A new paper from experts at the Annenberg Public Policy Center examines the associations between media exposure and science-consistent beliefs about climate change and the threat it posed to the respondent.

Expanding on earlier work associating Fox News consumption with doubts about the existence of human-caused climate change, a team of scholars affiliated with the Annenberg Public Policy Center (APPC) found that exposure to Fox News and far-right media was negatively associated, and centrist and science media exposure positively associated, with belief in anthropogenic climate change, perceptions of the personal threat posed by climate change, and support for a carbon tax.
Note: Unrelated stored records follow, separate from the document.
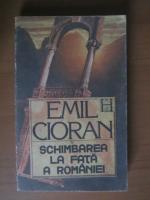 Emil Cioran - Schimbarea la fata a Romaniei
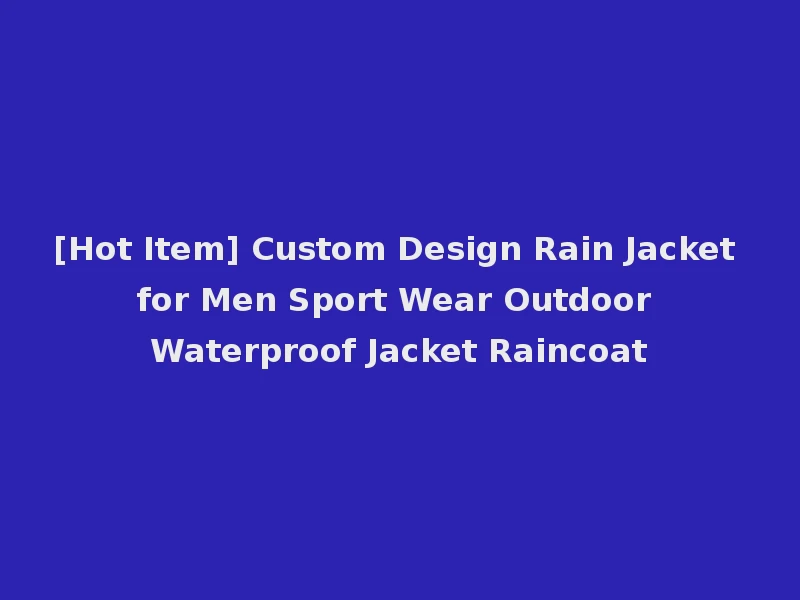 [Hot Item] Custom Design Rain Jacket for Men Sport Wear Outdoor Waterproof Jacket Raincoat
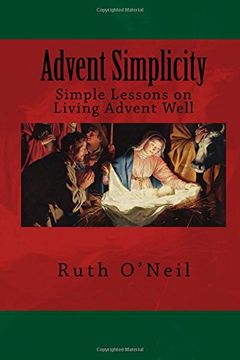 portada Advent Simplicity: Simple Lessons on Living Advent Well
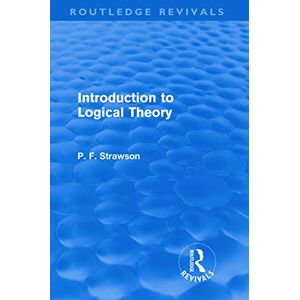 Strawson, P. F. F. Introduction to Logical Theory (Routledge Revivals) Strawson, P. F. F. Introduction to Logical Theory (Routledge Revivals)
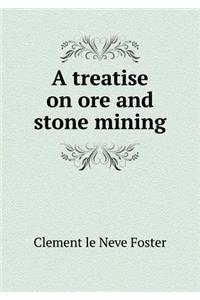 A Treatise on Ore and Stone Mining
A person watching a news channel showing a weather map.
Image: Michael Holahan/The Augusta Chronicle via AP

The paper, titled “The Politicization of Climate Science: Media Consumption, Perceptions of Science and Scientists, and Support for Policy,” is published in the Journal of Health Communication.

The research team includes Yotam Ophir, a former postdoctoral fellow at APPC; Dror Walter, an APPC distinguished research fellow; APPC’s Annenberg Health and Risk Communication Institute Director Patrick Jamieson; and APPC director Kathleen Hall Jamieson.

“The results of this study suggest that climate science scholars and advocates should pay more attention to the complex media diets of individuals and specifically of partisans to better understand the possible influence of messages and narratives about climate science and scientists circulating in the American media environment,” according to the authors.

Prior research in this area focused primarily on centrist media and Fox News, even as the media choices available to people grew more varied.

In short, says Ophir, the lead author of the new study, “a lot of research was asking people if they watch Fox News and if they believe in climate change. But there’s more to the story.”